- _What you have to do_
What you return must be an exact copy of the lines in the listing below between the line holding "order: Rodentia" and the line holding "common name: eastern gray squirrel", inclusive, and nothing more.

*** Entries supplied Section Begins ***

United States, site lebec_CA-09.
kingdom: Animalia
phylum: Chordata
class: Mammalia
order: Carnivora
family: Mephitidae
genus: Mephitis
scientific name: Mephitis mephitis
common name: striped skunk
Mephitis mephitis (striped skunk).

*** Entries supplied Section Ends ***
*** Entries supplied Section Begins ***

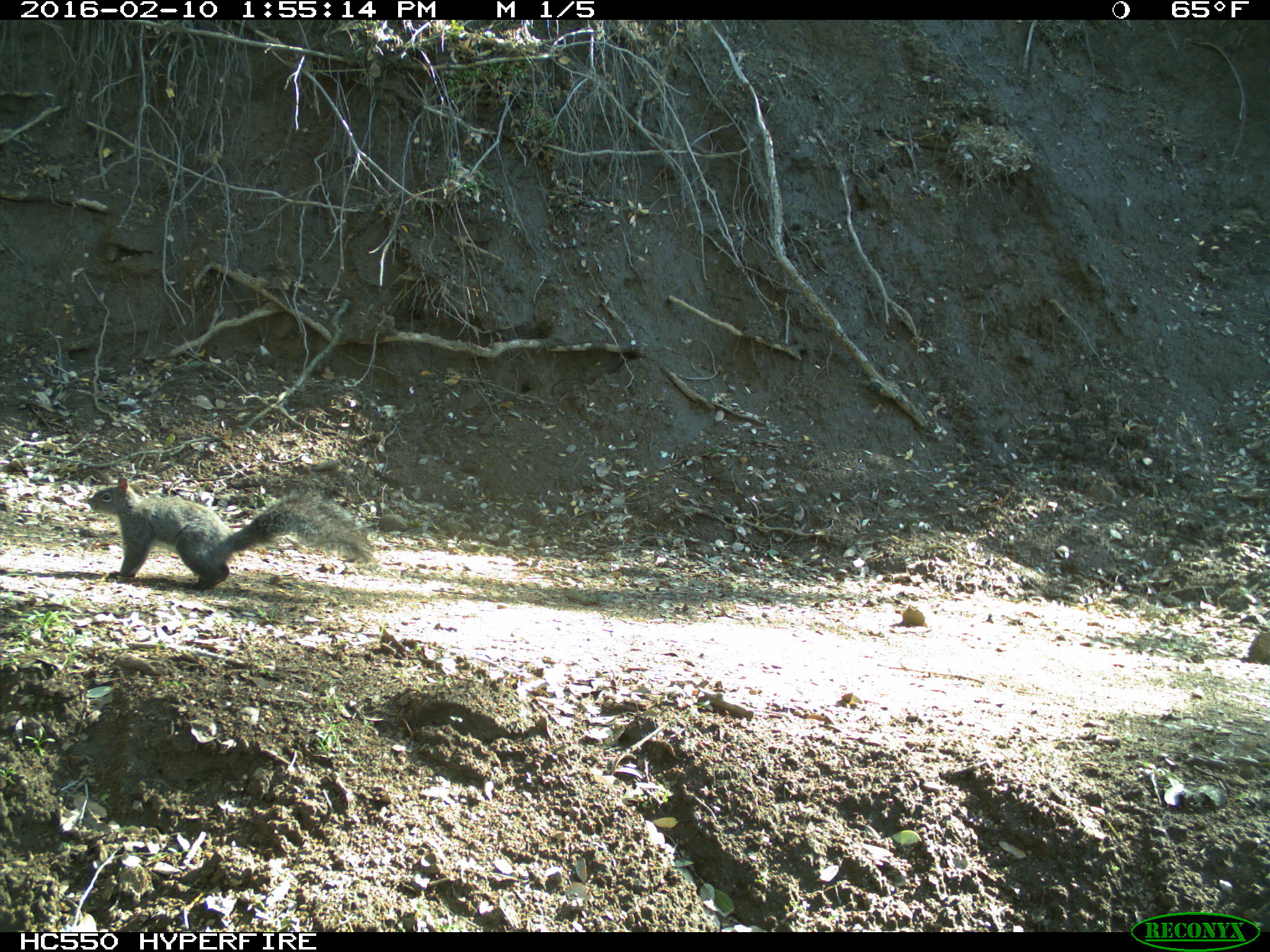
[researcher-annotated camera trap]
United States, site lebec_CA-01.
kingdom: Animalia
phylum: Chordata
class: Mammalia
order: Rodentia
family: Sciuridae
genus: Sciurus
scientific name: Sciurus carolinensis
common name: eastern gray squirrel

*** Entries supplied Section Ends ***
*** Entries supplied Section Begins ***

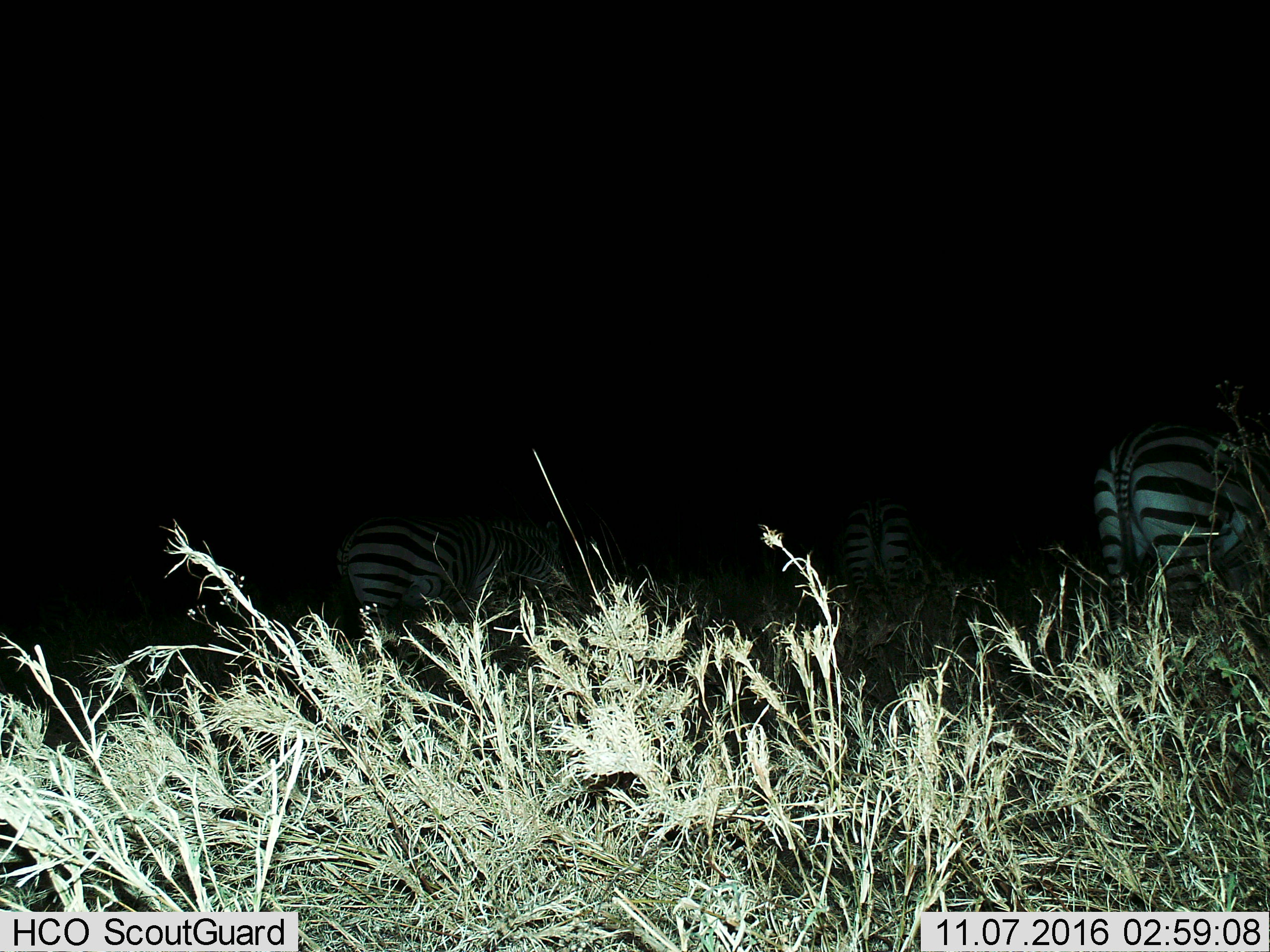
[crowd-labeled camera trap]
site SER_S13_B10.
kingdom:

*** Entries supplied Section Ends ***

- _Output for this task_
order: Rodentia
family: Sciuridae
genus: Sciurus
scientific name: Sciurus carolinensis
common name: eastern gray squirrel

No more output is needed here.